Kombat Copper is a publicly traded Canadian exploration and development company with its core operations focused on copper resources in Namibia, one of the world’s most prospective copper regions, where it has substantial assets in place with significant upside. The Company continues to hold an 80% interest in five mining licenses in the Otavi Mountain lands, an area of Namibia particularly known for its high-grade copper deposits. Within these licenses are three past producing mines including the Company’s flagship property, the Kombat Mine.
Neither TSX Venture Exchange nor its Regulation Services Provider (as that term is defined in the policies of the TSX Venture Exchange) accepts responsibility for the adequacy or accuracy of this release.
This news release may contain forward-looking statements. These statements include statements regarding the First Tranche, the expected use of proceeds of the First Tranche and the Company’s future plans and objectives. These statements are based on current expectations and assumptions that are subject to risks and uncertainties. Actual results could differ materially because of factors discussed in the management discussion and analysis section of our interim and most recent annual financial statements or other reports and filings with the TSX Venture Exchange and applicable Canadian securities regulations. We do not assume any obligation to update any forward-looking statements, except as required by applicable laws.

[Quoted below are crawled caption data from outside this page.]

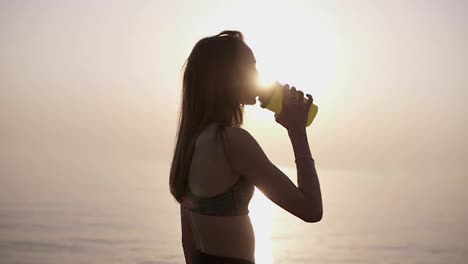 Young-long-haired-woman-runner-having-a-break,-drinking-water-against-clear-blue-sky-and-sun-background,-jogging.-Sports-bra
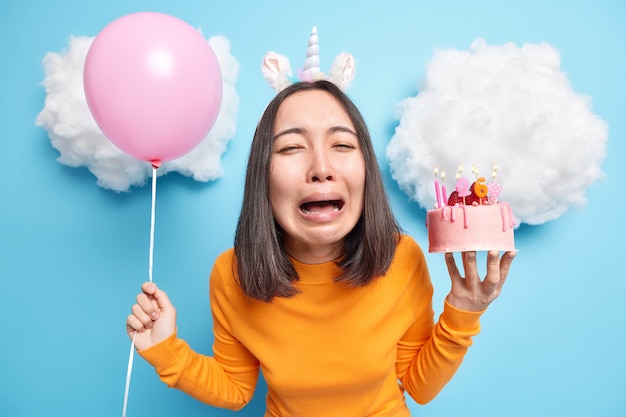 Frau weint aus Verzweiflung hält aufgeblasenen Ballon und leckeres Dessert hat am Geburtstag unglückliche Stimmung
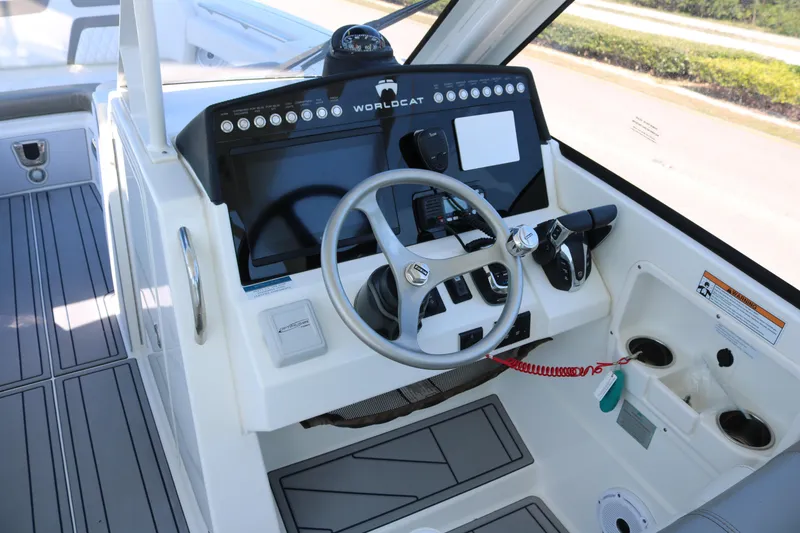 Slide: The Image of Helm of 2023 World Cat 280 DC-X boat with steering wheel and control panel. - 8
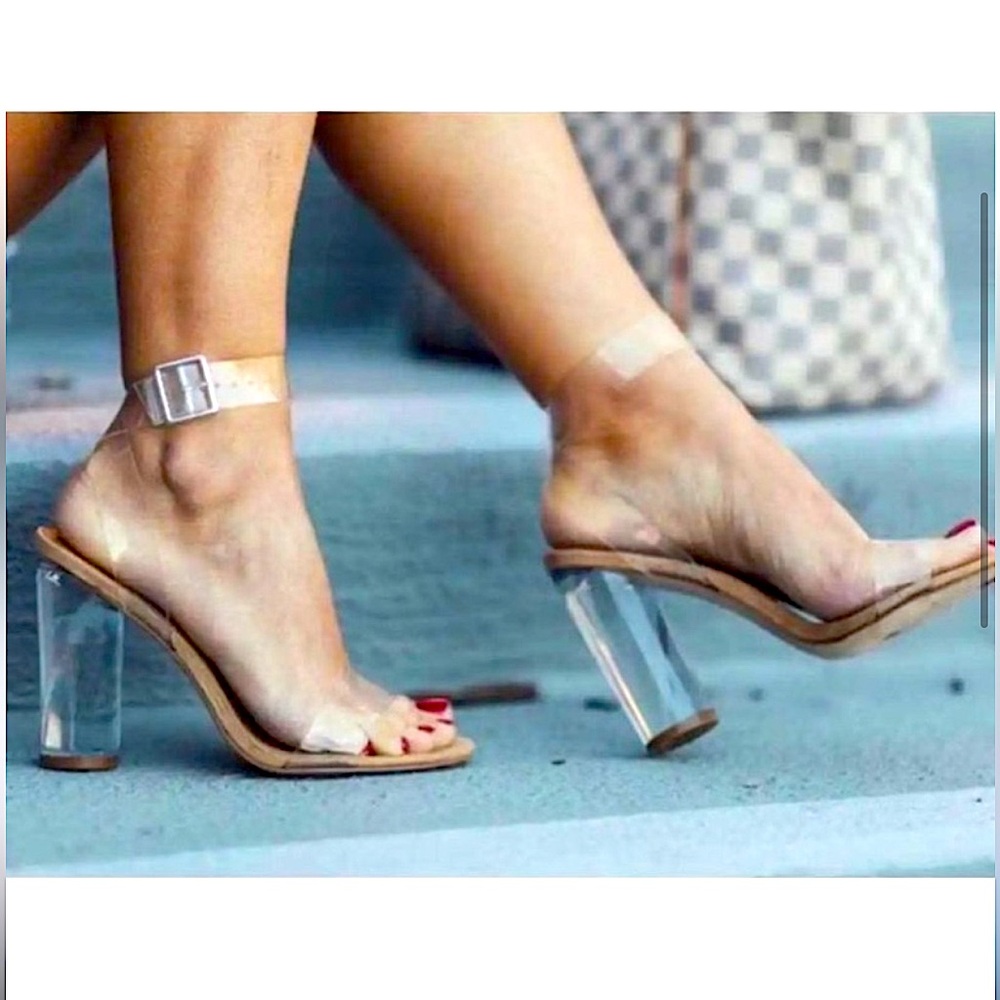 Brand new. Never worn only to try on. Beautiful clear heels/straps.
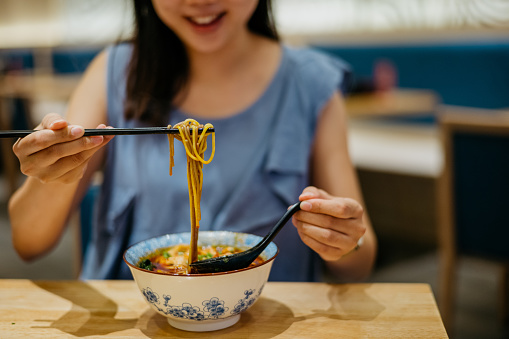 Image of a smiling young woman enjoying a bowl of noodle soup in chinese restaurant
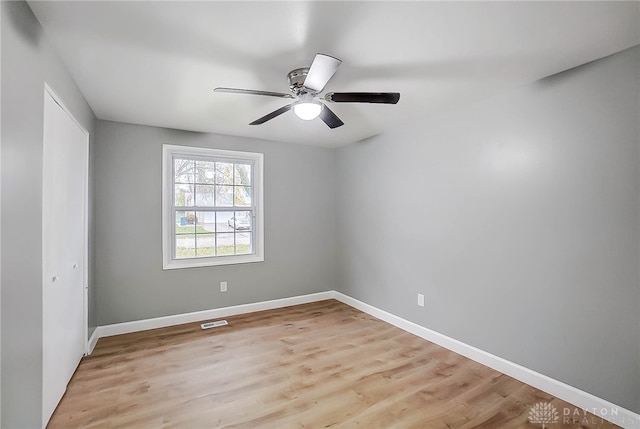 empty room with light hardwood / wood-style flooring and ceiling fan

This news release does not constitute an offer to sell or a solicitation of an offer to buy any of the securities in the United States. The securities have not been and will not be registered under the United States Securities Act of 1933, as amended (the “U.S. Securities Act”) or any state securities laws and may not be offered or sold within the United States or to U.S. Persons unless registered under the U.S. Securities Act and applicable state securities laws or an exemption from such registration is available.